Deficiency of direct information has been the main obstacle in the subsurface characterizations, which may be supplemented by the secondary information. In the present study, a recursive subsurface prediction algorithm based primarily on direct lithological information and transient pressure changes is proposed by combining a non-parametric geostatistical model and groundwater flow simulation under Bayesian framework. The general performance of the proposed model is comparatively analyzed against that of ensemble Kalman filer (EnKF), which is one of the most popular model for predicting subsurface properties (e.g., permeability) recursively through the assimilation of transient measurements (e.g., groundwater head with time) and the corresponding physical model. For the demonstration of the proposed method, an assumed geologic map containing four different lithologies with the high categorical non-stationarity is employed and a hypothetical hydraulic conductivity map is formulated based on the lithological map. In the predictions, it is hypothesized that the information only at 45 locations are available and the rests are unknown. In the comparisons of two competing models, 48, 96 and 148 conditional realizations are generated to examine the model sensitivities to the number of the realizations. Additionally, a hypothetical pumping test was performed based on the assumed hydraulic conductivity to acquire history curves at a few observation wells.

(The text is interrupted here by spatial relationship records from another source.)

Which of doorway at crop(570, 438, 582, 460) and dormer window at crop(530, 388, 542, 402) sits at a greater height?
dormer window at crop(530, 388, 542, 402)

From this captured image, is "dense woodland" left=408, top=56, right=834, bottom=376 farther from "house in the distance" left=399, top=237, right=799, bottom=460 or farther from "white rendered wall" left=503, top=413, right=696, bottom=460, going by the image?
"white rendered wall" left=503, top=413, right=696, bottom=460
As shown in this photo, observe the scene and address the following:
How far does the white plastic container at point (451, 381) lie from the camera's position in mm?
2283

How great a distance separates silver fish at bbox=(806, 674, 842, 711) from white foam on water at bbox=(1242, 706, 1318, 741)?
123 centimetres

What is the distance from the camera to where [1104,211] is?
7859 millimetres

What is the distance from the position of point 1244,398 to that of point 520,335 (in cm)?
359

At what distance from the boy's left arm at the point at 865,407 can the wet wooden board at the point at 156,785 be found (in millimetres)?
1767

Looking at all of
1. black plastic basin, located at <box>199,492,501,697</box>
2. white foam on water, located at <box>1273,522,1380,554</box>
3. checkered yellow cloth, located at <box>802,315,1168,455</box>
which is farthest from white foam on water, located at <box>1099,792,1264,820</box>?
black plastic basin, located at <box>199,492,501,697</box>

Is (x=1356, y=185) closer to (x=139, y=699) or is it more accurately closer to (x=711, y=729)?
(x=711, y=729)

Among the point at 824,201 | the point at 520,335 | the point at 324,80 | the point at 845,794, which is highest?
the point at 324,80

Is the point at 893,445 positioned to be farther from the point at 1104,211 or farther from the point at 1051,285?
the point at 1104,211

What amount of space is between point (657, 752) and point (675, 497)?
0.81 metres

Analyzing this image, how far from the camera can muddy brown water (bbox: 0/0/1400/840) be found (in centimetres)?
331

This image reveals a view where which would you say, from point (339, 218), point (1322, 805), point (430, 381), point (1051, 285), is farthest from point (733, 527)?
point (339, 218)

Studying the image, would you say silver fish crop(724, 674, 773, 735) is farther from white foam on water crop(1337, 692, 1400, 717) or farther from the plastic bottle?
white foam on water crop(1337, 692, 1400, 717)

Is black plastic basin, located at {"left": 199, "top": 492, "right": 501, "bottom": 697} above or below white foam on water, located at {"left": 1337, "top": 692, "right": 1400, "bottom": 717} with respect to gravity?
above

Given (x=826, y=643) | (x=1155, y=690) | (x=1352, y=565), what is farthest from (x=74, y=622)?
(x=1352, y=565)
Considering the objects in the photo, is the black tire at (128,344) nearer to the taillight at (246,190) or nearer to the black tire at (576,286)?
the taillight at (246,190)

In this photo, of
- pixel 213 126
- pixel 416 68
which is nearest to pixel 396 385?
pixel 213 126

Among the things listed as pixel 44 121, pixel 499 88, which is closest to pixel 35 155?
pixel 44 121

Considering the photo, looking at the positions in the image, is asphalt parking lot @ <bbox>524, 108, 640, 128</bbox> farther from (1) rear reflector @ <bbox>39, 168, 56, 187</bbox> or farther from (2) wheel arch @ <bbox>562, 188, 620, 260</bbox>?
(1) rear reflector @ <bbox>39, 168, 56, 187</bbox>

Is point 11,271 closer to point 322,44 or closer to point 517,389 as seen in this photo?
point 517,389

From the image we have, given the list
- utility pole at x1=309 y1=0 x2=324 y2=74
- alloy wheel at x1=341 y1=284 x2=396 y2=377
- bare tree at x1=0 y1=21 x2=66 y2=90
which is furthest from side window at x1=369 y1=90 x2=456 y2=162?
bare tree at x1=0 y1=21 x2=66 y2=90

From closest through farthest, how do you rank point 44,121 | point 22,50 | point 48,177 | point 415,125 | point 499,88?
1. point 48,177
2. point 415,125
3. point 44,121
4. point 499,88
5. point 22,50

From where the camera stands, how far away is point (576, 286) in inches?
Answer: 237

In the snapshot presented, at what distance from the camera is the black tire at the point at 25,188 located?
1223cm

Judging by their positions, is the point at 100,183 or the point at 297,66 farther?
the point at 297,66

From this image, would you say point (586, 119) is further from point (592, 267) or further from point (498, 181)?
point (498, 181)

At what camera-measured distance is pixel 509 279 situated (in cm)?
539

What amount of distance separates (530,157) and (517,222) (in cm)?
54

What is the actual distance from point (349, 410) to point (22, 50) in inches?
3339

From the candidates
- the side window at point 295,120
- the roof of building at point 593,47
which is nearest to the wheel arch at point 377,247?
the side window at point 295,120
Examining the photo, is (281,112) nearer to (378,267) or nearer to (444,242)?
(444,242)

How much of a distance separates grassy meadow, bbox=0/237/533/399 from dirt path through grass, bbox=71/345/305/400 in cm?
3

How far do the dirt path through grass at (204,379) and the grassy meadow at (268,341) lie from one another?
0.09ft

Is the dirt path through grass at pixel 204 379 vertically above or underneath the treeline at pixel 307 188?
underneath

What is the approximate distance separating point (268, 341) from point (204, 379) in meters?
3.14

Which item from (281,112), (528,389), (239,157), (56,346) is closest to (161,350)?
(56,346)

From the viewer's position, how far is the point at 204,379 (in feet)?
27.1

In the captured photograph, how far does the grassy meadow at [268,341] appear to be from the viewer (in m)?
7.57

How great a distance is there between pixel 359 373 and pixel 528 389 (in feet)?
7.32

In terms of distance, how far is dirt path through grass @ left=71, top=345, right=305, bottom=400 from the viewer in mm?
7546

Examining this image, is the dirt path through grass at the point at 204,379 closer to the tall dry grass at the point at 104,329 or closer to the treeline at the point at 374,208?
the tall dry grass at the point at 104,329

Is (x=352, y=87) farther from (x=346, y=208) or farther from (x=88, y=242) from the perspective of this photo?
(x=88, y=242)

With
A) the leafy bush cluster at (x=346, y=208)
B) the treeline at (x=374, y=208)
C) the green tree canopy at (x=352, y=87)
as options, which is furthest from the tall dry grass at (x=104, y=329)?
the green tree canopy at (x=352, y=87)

Both models commonly show gradual improvements in the prediction quality. However, the proposed model shows overall outperformance in terms of the improvement rate and the convergence, especially, in the predictability for spatial connectivity of the highly permeable structures. Besides, the predictions from the proposed model shows less sensitivity to the number of input realizations indicating computational advantages over EnKF. Therefore, it may be concluded that the predictions of the proposed model supplements those from the EnKF in various ways with relatively trivial computational burden. Due to the modularity, it is expected that the proposed model can be applied to many practical problems which have resemblance to the demonstrated one once the physical models are provided.